Issue #19236 has been updated by janosch-x (Janosch Müller).
maybe the genie is out of the bottle already, but it would be nice to have a uniform API
for creating objects with a given capacity, e.g.
```ruby
Array.with_capacity(100) # => []
Hash.with_capacity(100) # => {}
IO::Buffer.with_capacity(100) # => #<IO::Buffer>
String.with_capacity(100) # => ''
# more?
```
for `Array` and `IO::Buffer`, `::with_capacity` would essentially be an alias for `::new`.
for `String`, the `capacity` kwarg could be deprecated to limit the number of APIs.
----------------------------------------
Feature #19236: Allow to create hashes with a specific capacity from Ruby
https://bugs.ruby-lang.org/issues/19236#change-100797
* Author: byroot (Jean Boussier)
* Status: Open
* Priority: Normal
* Target version: 3.3
----------------------------------------
Followup on [Feature #18683] which added a C-API for this purpose.

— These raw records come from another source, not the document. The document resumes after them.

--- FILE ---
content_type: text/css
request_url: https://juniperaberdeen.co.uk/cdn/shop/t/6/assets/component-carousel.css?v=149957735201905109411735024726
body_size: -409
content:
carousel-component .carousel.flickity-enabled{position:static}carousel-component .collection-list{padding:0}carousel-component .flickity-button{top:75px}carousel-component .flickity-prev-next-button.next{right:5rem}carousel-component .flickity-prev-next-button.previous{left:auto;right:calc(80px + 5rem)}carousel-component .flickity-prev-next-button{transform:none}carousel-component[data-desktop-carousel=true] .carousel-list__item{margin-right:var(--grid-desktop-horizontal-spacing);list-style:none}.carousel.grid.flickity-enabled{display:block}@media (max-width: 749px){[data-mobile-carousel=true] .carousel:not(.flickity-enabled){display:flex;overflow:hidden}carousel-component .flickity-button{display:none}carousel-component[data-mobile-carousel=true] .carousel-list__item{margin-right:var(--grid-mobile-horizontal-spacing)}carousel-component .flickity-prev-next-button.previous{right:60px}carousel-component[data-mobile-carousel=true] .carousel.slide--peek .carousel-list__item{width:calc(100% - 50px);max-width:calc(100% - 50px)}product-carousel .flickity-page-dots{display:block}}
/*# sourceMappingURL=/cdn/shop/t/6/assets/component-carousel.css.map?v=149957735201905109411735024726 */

Various protocol parsers such as Redis `RESP3` or `msgpack`, have to create hashes, and
they know the size in advance.
For efficiency, it would be preferable if they could directly allocate a Hash of the
necessary size, so that large hashes wouldn't cause many re-alloccations and
re-hash.
`String` and `Array` both already offer similar APIs:
```ruby
String.new(capacity: XXX)
Array.new(XX) / rb_ary_new_capa(long)
```
However there's no such public API for Hashes in Ruby land.
### Proposal
I think `Hash` should have a way to create a new hash with a `capacity` parameter.
The logical signature of `Hash.new(capacity: 1000)` was deemed too incompatible in
[Feature #18683].
@Eregon proposed to add `Hash.create(capacity: 1000)`.